This shouldn’t sound like news to anybody. We’ve known since 1973 that we are dangerously dependent on unstable and unfriendly regimes for our energy needs. Presidents since Jimmy Carter have called for “energy independence.” Sadly, we tend to change course whenever gas prices drop.

We cannot allow our energy policy to be dictated by the price of oil. But that’s exactly what America has done. We changed course. We wavered. We’re 96 percent dependent on oil for transportation fuels; a meager 8 percent of our national grid is powered by clean and renewable sources. That’s shameful. It’s unacceptable. To remain the world’s leading economic power, we must strive to be the leading energy power.

Denmark gets close to 20 percent of its power from wind. The Danes set a goal and stuck with it for more than 20 years, even when it wasn’t popular and even when oil prices were low. The same thing is true of Germany, with solar energy. And of Brazil, with ethanol. France leads the way in nuclear power—they use it for 78 percent of their needs. We’re falling far behind.

Luckily, our mind-set is changing. We used to make fun of environmentalists, dismissing them as a fringe group of tree huggers who wanted everyone to live like Buddhist monks. But no longer. We are at a tipping point. Today, corporate America is realizing that it’s sexy to go green and that it can protect its bottom line by doing so. There’s no industry more promising than alternative energy.
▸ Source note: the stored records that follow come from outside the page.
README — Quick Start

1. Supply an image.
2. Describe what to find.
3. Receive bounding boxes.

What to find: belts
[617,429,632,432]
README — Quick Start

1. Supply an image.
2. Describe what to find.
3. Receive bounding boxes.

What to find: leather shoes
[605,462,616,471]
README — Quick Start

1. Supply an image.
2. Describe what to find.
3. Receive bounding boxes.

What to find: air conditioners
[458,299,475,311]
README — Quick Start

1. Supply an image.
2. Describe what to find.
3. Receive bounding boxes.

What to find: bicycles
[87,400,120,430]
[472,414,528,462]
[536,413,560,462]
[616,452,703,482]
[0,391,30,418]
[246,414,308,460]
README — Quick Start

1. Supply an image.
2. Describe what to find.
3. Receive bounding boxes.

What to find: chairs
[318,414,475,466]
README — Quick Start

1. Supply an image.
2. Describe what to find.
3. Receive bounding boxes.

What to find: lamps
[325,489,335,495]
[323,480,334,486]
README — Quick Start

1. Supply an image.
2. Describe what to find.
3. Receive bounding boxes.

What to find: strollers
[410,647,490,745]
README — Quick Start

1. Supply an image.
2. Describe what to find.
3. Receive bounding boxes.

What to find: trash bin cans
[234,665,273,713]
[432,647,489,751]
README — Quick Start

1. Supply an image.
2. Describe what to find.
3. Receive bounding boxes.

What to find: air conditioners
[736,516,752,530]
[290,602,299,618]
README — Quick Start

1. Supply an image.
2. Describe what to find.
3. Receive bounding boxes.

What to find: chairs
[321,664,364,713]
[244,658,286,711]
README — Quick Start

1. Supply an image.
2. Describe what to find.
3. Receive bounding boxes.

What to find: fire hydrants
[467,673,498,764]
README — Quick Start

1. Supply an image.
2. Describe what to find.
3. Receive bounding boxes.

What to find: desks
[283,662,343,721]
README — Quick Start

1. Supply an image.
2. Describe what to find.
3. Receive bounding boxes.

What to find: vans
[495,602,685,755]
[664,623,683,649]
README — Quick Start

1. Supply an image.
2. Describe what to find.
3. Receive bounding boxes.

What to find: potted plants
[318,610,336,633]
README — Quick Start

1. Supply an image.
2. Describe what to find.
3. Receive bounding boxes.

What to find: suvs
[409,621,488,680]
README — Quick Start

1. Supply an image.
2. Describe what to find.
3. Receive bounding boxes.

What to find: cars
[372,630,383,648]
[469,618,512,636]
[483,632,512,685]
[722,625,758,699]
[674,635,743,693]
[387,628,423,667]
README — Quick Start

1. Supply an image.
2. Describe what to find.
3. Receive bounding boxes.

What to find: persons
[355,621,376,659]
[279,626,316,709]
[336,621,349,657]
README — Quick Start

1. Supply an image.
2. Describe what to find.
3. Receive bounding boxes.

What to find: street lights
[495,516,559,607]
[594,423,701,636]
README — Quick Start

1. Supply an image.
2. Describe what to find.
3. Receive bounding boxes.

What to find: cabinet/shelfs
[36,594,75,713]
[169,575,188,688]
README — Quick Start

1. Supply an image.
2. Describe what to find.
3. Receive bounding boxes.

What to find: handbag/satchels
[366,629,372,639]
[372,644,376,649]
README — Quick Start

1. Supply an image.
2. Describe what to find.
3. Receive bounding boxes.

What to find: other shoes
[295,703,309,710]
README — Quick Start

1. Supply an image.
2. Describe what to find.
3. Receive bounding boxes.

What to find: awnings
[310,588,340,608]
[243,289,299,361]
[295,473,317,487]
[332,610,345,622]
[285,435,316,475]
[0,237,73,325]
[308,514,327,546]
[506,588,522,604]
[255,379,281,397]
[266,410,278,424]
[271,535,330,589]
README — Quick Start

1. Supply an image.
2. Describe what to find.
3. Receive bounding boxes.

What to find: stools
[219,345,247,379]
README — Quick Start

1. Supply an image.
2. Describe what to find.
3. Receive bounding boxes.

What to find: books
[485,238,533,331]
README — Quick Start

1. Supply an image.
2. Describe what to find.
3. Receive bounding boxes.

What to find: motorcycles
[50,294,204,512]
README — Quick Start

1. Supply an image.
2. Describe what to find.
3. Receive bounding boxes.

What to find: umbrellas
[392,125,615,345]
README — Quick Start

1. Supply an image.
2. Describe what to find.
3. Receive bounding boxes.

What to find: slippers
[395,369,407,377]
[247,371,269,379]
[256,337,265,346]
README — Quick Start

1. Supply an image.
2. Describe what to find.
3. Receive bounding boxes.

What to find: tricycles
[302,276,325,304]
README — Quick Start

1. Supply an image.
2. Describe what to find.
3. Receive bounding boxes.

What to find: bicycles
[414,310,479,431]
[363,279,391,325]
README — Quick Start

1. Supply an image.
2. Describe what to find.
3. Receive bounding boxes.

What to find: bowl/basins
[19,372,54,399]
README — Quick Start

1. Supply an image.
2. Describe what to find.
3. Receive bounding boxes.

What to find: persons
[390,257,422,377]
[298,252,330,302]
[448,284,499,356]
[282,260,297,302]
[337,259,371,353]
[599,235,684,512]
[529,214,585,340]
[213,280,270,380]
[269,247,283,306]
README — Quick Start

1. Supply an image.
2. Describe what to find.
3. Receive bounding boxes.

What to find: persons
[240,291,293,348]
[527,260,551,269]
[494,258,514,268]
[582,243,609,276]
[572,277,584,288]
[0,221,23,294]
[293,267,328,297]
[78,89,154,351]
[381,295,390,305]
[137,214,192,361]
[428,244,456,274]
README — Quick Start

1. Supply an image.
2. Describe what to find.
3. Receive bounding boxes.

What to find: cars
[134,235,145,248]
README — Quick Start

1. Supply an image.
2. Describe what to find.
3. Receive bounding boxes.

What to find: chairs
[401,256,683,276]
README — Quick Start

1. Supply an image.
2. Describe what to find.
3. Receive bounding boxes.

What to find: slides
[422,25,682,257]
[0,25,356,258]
So let’s be green already. So far, the national conversation about our energy policy has been too much about words and not enough about action—especially not action on the scale we need. We should not be discussing whether to increase the amount of drilling off our shores or whether to tax the profits of oil companies. That’s all marginal stuff. We should be setting national goals and stimulating the demand for, and domestic production of, clean and reliable sources of energy.